Effect of glucocorticoid on prostaglandin production during simulated shock conditions in the perfused cat liver

Abstract

The production of prostaglandins E 2 and F 2α by isolated perfused cat livers was quantitated during separate simulated shock conditions (i.e. ischemia, acidosis and hypoxia). Control livers showed little change in perfusate prostaglandin concentrations over a 150-min perfusion period. Neither ischemia nor acidosis produced significant increases in prostaglandin concentrations in the perfusate after 150 min of perfusion.

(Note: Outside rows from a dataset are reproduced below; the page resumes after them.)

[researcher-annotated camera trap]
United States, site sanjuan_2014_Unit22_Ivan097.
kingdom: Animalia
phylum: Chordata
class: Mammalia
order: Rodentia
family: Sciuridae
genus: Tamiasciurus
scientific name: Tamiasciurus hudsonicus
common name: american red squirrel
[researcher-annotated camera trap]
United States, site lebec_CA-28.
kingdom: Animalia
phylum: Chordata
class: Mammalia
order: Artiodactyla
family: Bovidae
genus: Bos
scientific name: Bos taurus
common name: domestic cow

Hypoxia resulted in a 4.5-fold increase in PGE 2 and a 3.5-fold increase in PGF 2α concentrations during this same period. Lactic acid dehydrogenase and cathepsin D activities were also elevated in the perfusate during hypoxia. Addition of methylprednisolone (10 −3 M) to the perfusate significantly retarded the release of PGE 2, PGF 2α, and cathepsin D into the perfusate during severe hypoxia, without significantly altering the increase in lactic acid dehydrogenase activity. The action of methylprednisolone on prostaglandin and lysosomal enzyme release in hypoxic livers may be the result of a membrane-stabilizing action of the glucocorticoid. One proposed mechanism for the inhibition by glucocorticoids of the increased prostaglandin production during hypoxia is that endogenous arachidonic acid is stabilized within the cell membrane phospholipids. Thus, less substrate is available for utilization by the prostaglandin synthetase system.